Our Seething Indignation Knows No Bounds

 

 

First you tell yourself the lie, and then you believe it – that’s the proper order of things. From time immemorial that has been the proper order of things. I get so excited by the thought of the proper order of things, it’s such an important thing to me. I’m obsessed by the proper order of things; I’m consumed by the need to make sure that everything does happen according to the proper order of things. It’s so upsetting for me when they don’t, so very upsetting.

 

First you tell yourself the lie, and then you bloody well believe it! What’s wrong with people these days? Can’t they get anything right? Generation this, generation that, or whatever else they want to call themselves – they don’t know shit, if you ask me. First you tell yourself the lie and then you believe it, what’s not to get about this? Anything else is putting the cart before the horse, anything else just isn’t going to work.
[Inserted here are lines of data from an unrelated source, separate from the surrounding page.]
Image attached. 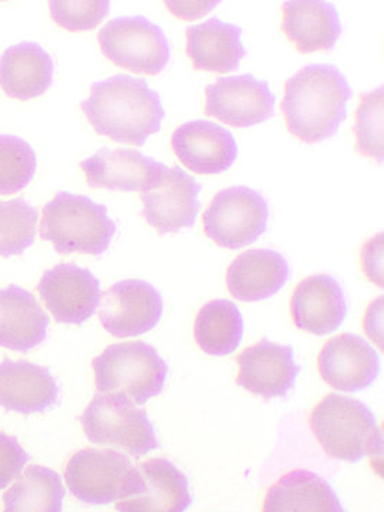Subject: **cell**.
<instances>
[{
    "mask_svg": "<svg viewBox=\"0 0 384 512\" xmlns=\"http://www.w3.org/2000/svg\"><path fill=\"white\" fill-rule=\"evenodd\" d=\"M353 97L345 74L332 64H308L285 84L281 110L286 127L302 143L316 144L338 133Z\"/></svg>",
    "mask_w": 384,
    "mask_h": 512,
    "instance_id": "6da1fadb",
    "label": "cell"
},
{
    "mask_svg": "<svg viewBox=\"0 0 384 512\" xmlns=\"http://www.w3.org/2000/svg\"><path fill=\"white\" fill-rule=\"evenodd\" d=\"M82 110L97 134L137 147L161 130L165 117L160 94L146 80L128 74L93 83Z\"/></svg>",
    "mask_w": 384,
    "mask_h": 512,
    "instance_id": "7a4b0ae2",
    "label": "cell"
},
{
    "mask_svg": "<svg viewBox=\"0 0 384 512\" xmlns=\"http://www.w3.org/2000/svg\"><path fill=\"white\" fill-rule=\"evenodd\" d=\"M116 232L107 208L87 195L62 191L43 208L40 237L52 242L60 255H103Z\"/></svg>",
    "mask_w": 384,
    "mask_h": 512,
    "instance_id": "3957f363",
    "label": "cell"
},
{
    "mask_svg": "<svg viewBox=\"0 0 384 512\" xmlns=\"http://www.w3.org/2000/svg\"><path fill=\"white\" fill-rule=\"evenodd\" d=\"M96 389L143 406L163 393L168 366L146 342L117 343L93 360Z\"/></svg>",
    "mask_w": 384,
    "mask_h": 512,
    "instance_id": "277c9868",
    "label": "cell"
},
{
    "mask_svg": "<svg viewBox=\"0 0 384 512\" xmlns=\"http://www.w3.org/2000/svg\"><path fill=\"white\" fill-rule=\"evenodd\" d=\"M311 429L328 456L346 463H359L380 441L372 410L359 400L335 393L313 409Z\"/></svg>",
    "mask_w": 384,
    "mask_h": 512,
    "instance_id": "5b68a950",
    "label": "cell"
},
{
    "mask_svg": "<svg viewBox=\"0 0 384 512\" xmlns=\"http://www.w3.org/2000/svg\"><path fill=\"white\" fill-rule=\"evenodd\" d=\"M70 493L89 505H109L141 491V476L130 458L114 450L86 448L67 463Z\"/></svg>",
    "mask_w": 384,
    "mask_h": 512,
    "instance_id": "8992f818",
    "label": "cell"
},
{
    "mask_svg": "<svg viewBox=\"0 0 384 512\" xmlns=\"http://www.w3.org/2000/svg\"><path fill=\"white\" fill-rule=\"evenodd\" d=\"M82 424L90 443L117 448L133 458L160 446L146 410L113 394H97L83 413Z\"/></svg>",
    "mask_w": 384,
    "mask_h": 512,
    "instance_id": "52a82bcc",
    "label": "cell"
},
{
    "mask_svg": "<svg viewBox=\"0 0 384 512\" xmlns=\"http://www.w3.org/2000/svg\"><path fill=\"white\" fill-rule=\"evenodd\" d=\"M103 55L123 69L156 76L171 59L164 30L143 16H121L110 20L99 32Z\"/></svg>",
    "mask_w": 384,
    "mask_h": 512,
    "instance_id": "ba28073f",
    "label": "cell"
},
{
    "mask_svg": "<svg viewBox=\"0 0 384 512\" xmlns=\"http://www.w3.org/2000/svg\"><path fill=\"white\" fill-rule=\"evenodd\" d=\"M269 205L249 187L225 188L204 214L207 237L222 248L239 249L258 241L268 229Z\"/></svg>",
    "mask_w": 384,
    "mask_h": 512,
    "instance_id": "9c48e42d",
    "label": "cell"
},
{
    "mask_svg": "<svg viewBox=\"0 0 384 512\" xmlns=\"http://www.w3.org/2000/svg\"><path fill=\"white\" fill-rule=\"evenodd\" d=\"M201 188L183 168L163 165L157 183L141 194V214L160 235L192 228L201 208Z\"/></svg>",
    "mask_w": 384,
    "mask_h": 512,
    "instance_id": "30bf717a",
    "label": "cell"
},
{
    "mask_svg": "<svg viewBox=\"0 0 384 512\" xmlns=\"http://www.w3.org/2000/svg\"><path fill=\"white\" fill-rule=\"evenodd\" d=\"M205 114L231 127L265 123L275 114V96L268 82L254 74L220 77L205 89Z\"/></svg>",
    "mask_w": 384,
    "mask_h": 512,
    "instance_id": "8fae6325",
    "label": "cell"
},
{
    "mask_svg": "<svg viewBox=\"0 0 384 512\" xmlns=\"http://www.w3.org/2000/svg\"><path fill=\"white\" fill-rule=\"evenodd\" d=\"M103 328L116 338H137L156 328L164 302L153 285L140 279L117 282L100 299Z\"/></svg>",
    "mask_w": 384,
    "mask_h": 512,
    "instance_id": "7c38bea8",
    "label": "cell"
},
{
    "mask_svg": "<svg viewBox=\"0 0 384 512\" xmlns=\"http://www.w3.org/2000/svg\"><path fill=\"white\" fill-rule=\"evenodd\" d=\"M43 302L63 325H83L96 315L100 305V282L74 264H60L43 274L37 286Z\"/></svg>",
    "mask_w": 384,
    "mask_h": 512,
    "instance_id": "4fadbf2b",
    "label": "cell"
},
{
    "mask_svg": "<svg viewBox=\"0 0 384 512\" xmlns=\"http://www.w3.org/2000/svg\"><path fill=\"white\" fill-rule=\"evenodd\" d=\"M237 383L255 396L265 400L284 399L295 387L301 373L296 365L292 346L262 340L245 349L237 359Z\"/></svg>",
    "mask_w": 384,
    "mask_h": 512,
    "instance_id": "5bb4252c",
    "label": "cell"
},
{
    "mask_svg": "<svg viewBox=\"0 0 384 512\" xmlns=\"http://www.w3.org/2000/svg\"><path fill=\"white\" fill-rule=\"evenodd\" d=\"M171 147L178 160L195 174L224 173L238 157L237 140L231 131L208 120L187 121L178 127Z\"/></svg>",
    "mask_w": 384,
    "mask_h": 512,
    "instance_id": "9a60e30c",
    "label": "cell"
},
{
    "mask_svg": "<svg viewBox=\"0 0 384 512\" xmlns=\"http://www.w3.org/2000/svg\"><path fill=\"white\" fill-rule=\"evenodd\" d=\"M318 366L330 387L342 393H357L376 382L380 357L365 339L345 333L323 346Z\"/></svg>",
    "mask_w": 384,
    "mask_h": 512,
    "instance_id": "2e32d148",
    "label": "cell"
},
{
    "mask_svg": "<svg viewBox=\"0 0 384 512\" xmlns=\"http://www.w3.org/2000/svg\"><path fill=\"white\" fill-rule=\"evenodd\" d=\"M291 313L299 329L315 336L330 335L348 316L342 285L326 274L303 279L292 293Z\"/></svg>",
    "mask_w": 384,
    "mask_h": 512,
    "instance_id": "e0dca14e",
    "label": "cell"
},
{
    "mask_svg": "<svg viewBox=\"0 0 384 512\" xmlns=\"http://www.w3.org/2000/svg\"><path fill=\"white\" fill-rule=\"evenodd\" d=\"M87 184L109 191L144 192L157 183L163 165L154 158L128 148H101L82 161Z\"/></svg>",
    "mask_w": 384,
    "mask_h": 512,
    "instance_id": "ac0fdd59",
    "label": "cell"
},
{
    "mask_svg": "<svg viewBox=\"0 0 384 512\" xmlns=\"http://www.w3.org/2000/svg\"><path fill=\"white\" fill-rule=\"evenodd\" d=\"M141 491L117 503L123 512H184L191 507L190 481L167 458H151L137 467Z\"/></svg>",
    "mask_w": 384,
    "mask_h": 512,
    "instance_id": "d6986e66",
    "label": "cell"
},
{
    "mask_svg": "<svg viewBox=\"0 0 384 512\" xmlns=\"http://www.w3.org/2000/svg\"><path fill=\"white\" fill-rule=\"evenodd\" d=\"M60 389L47 367L19 360L0 363V406L30 416L46 413L59 402Z\"/></svg>",
    "mask_w": 384,
    "mask_h": 512,
    "instance_id": "ffe728a7",
    "label": "cell"
},
{
    "mask_svg": "<svg viewBox=\"0 0 384 512\" xmlns=\"http://www.w3.org/2000/svg\"><path fill=\"white\" fill-rule=\"evenodd\" d=\"M291 278V266L274 249H249L227 271L228 291L241 302L272 298Z\"/></svg>",
    "mask_w": 384,
    "mask_h": 512,
    "instance_id": "44dd1931",
    "label": "cell"
},
{
    "mask_svg": "<svg viewBox=\"0 0 384 512\" xmlns=\"http://www.w3.org/2000/svg\"><path fill=\"white\" fill-rule=\"evenodd\" d=\"M282 30L301 53L332 52L342 36L338 9L323 0H291L282 5Z\"/></svg>",
    "mask_w": 384,
    "mask_h": 512,
    "instance_id": "7402d4cb",
    "label": "cell"
},
{
    "mask_svg": "<svg viewBox=\"0 0 384 512\" xmlns=\"http://www.w3.org/2000/svg\"><path fill=\"white\" fill-rule=\"evenodd\" d=\"M49 325L32 292L16 285L0 289V348L29 352L45 342Z\"/></svg>",
    "mask_w": 384,
    "mask_h": 512,
    "instance_id": "603a6c76",
    "label": "cell"
},
{
    "mask_svg": "<svg viewBox=\"0 0 384 512\" xmlns=\"http://www.w3.org/2000/svg\"><path fill=\"white\" fill-rule=\"evenodd\" d=\"M242 29L217 18L187 29V56L195 70L224 74L237 72L247 49Z\"/></svg>",
    "mask_w": 384,
    "mask_h": 512,
    "instance_id": "cb8c5ba5",
    "label": "cell"
},
{
    "mask_svg": "<svg viewBox=\"0 0 384 512\" xmlns=\"http://www.w3.org/2000/svg\"><path fill=\"white\" fill-rule=\"evenodd\" d=\"M55 63L42 46L22 42L10 46L0 57V87L6 96L32 100L52 86Z\"/></svg>",
    "mask_w": 384,
    "mask_h": 512,
    "instance_id": "d4e9b609",
    "label": "cell"
},
{
    "mask_svg": "<svg viewBox=\"0 0 384 512\" xmlns=\"http://www.w3.org/2000/svg\"><path fill=\"white\" fill-rule=\"evenodd\" d=\"M266 512H343L345 508L325 478L312 471L295 470L268 491Z\"/></svg>",
    "mask_w": 384,
    "mask_h": 512,
    "instance_id": "484cf974",
    "label": "cell"
},
{
    "mask_svg": "<svg viewBox=\"0 0 384 512\" xmlns=\"http://www.w3.org/2000/svg\"><path fill=\"white\" fill-rule=\"evenodd\" d=\"M244 332L241 311L234 302L225 299L208 302L195 319V342L207 355H231L241 345Z\"/></svg>",
    "mask_w": 384,
    "mask_h": 512,
    "instance_id": "4316f807",
    "label": "cell"
},
{
    "mask_svg": "<svg viewBox=\"0 0 384 512\" xmlns=\"http://www.w3.org/2000/svg\"><path fill=\"white\" fill-rule=\"evenodd\" d=\"M64 495L66 490L56 471L30 466L18 483L3 495V504L8 512H60Z\"/></svg>",
    "mask_w": 384,
    "mask_h": 512,
    "instance_id": "83f0119b",
    "label": "cell"
},
{
    "mask_svg": "<svg viewBox=\"0 0 384 512\" xmlns=\"http://www.w3.org/2000/svg\"><path fill=\"white\" fill-rule=\"evenodd\" d=\"M39 211L18 198L0 201V256L22 255L35 244Z\"/></svg>",
    "mask_w": 384,
    "mask_h": 512,
    "instance_id": "f1b7e54d",
    "label": "cell"
},
{
    "mask_svg": "<svg viewBox=\"0 0 384 512\" xmlns=\"http://www.w3.org/2000/svg\"><path fill=\"white\" fill-rule=\"evenodd\" d=\"M36 154L28 141L0 134V195L18 194L36 173Z\"/></svg>",
    "mask_w": 384,
    "mask_h": 512,
    "instance_id": "f546056e",
    "label": "cell"
},
{
    "mask_svg": "<svg viewBox=\"0 0 384 512\" xmlns=\"http://www.w3.org/2000/svg\"><path fill=\"white\" fill-rule=\"evenodd\" d=\"M383 86L360 96L353 127L356 150L362 156L383 163Z\"/></svg>",
    "mask_w": 384,
    "mask_h": 512,
    "instance_id": "4dcf8cb0",
    "label": "cell"
},
{
    "mask_svg": "<svg viewBox=\"0 0 384 512\" xmlns=\"http://www.w3.org/2000/svg\"><path fill=\"white\" fill-rule=\"evenodd\" d=\"M110 2L107 0H89V2H74V0H52L50 15L57 25L70 32L93 30L109 16Z\"/></svg>",
    "mask_w": 384,
    "mask_h": 512,
    "instance_id": "1f68e13d",
    "label": "cell"
},
{
    "mask_svg": "<svg viewBox=\"0 0 384 512\" xmlns=\"http://www.w3.org/2000/svg\"><path fill=\"white\" fill-rule=\"evenodd\" d=\"M29 461V454L15 437L0 433V490L9 487Z\"/></svg>",
    "mask_w": 384,
    "mask_h": 512,
    "instance_id": "d6a6232c",
    "label": "cell"
},
{
    "mask_svg": "<svg viewBox=\"0 0 384 512\" xmlns=\"http://www.w3.org/2000/svg\"><path fill=\"white\" fill-rule=\"evenodd\" d=\"M363 269L373 284L383 288V234L370 239L362 252Z\"/></svg>",
    "mask_w": 384,
    "mask_h": 512,
    "instance_id": "836d02e7",
    "label": "cell"
},
{
    "mask_svg": "<svg viewBox=\"0 0 384 512\" xmlns=\"http://www.w3.org/2000/svg\"><path fill=\"white\" fill-rule=\"evenodd\" d=\"M171 13L184 20L201 19L217 8L220 2H165Z\"/></svg>",
    "mask_w": 384,
    "mask_h": 512,
    "instance_id": "e575fe53",
    "label": "cell"
}]
</instances>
Anything else is punishable, an offence against all that is right. How dare anybody offend against what is right and proper, how dare they question the Sacred Lie and try to bring it into disrepute?

 

It’s hard for us decent folk to think of or conceive of a punishment that would be properly suitable for offenders against what is right and proper. No normal type of punishment exists that can never do justice to the magnitude of this crime – they all fall short of what you would want, you see. They fall very short indeed, justice-wise. What punishment could ever be severe enough for someone who has the temerity to question the Sacred Lie? The mind boggles of course – our seething indignation knows no bounds.

 

First you tell yourself the lie, and then you believe it – that is always being the proper order of things. I’m overwhelmed with passion even thinking about it I want to shout out loud. ‘Believe the Great and Sacred Lie!’ I want to tell everyone I meet, ‘always believe in the Great and Sacred Lie…’ I want to beg people to believe, I want to get down on my knees and implore them. I also want to bully and frighten them, however. I want to frighten them badly. I have to confess to that. Well I don’t have to confess to it but I will, not because I feel bad about it but because it’s more straightforward to own up to it. Say it like it is, right? There’s no need to be ashamed. Put your cards on the table and let’s all have a good look. I won’t judge if you won’t…

 

I have this uncanny feeling that I am waking up from a long, long dream. The dream had eaten me up you see, the dream had devoured me whole. I wasn’t in it however and that’s the spooky thing. I wasn’t there. Someone else was in the dream, someone who wasn’t real. The dream had been full of greed – raw, insatiable greed. Greed for this, greed for that, and greed for the other. So much greed! I have this bleary, incoherent memory of a monster who is continually grasping after dream-stuff, one thing after another after another… Food mainly – family buckets of KFC and the like. Lots of family buckets of KFC.

 

It wasn’t me in the dream though – it was some distorted, demented monster. It was some vile, gross apparition, some frighteningly appallingly disgusting nightmare of a creature. Feeding, feeding, feeding. Feasting, feasting, feasting – groping about in the dark, eternally groping about in the dark. Lumbering towards its doom. Looking for stuff that isn’t really there, groping about feverishly for phantom satisfactions that do nothing but torment. Roaring with pain and frustration, stumbling along in a never-ending delirium.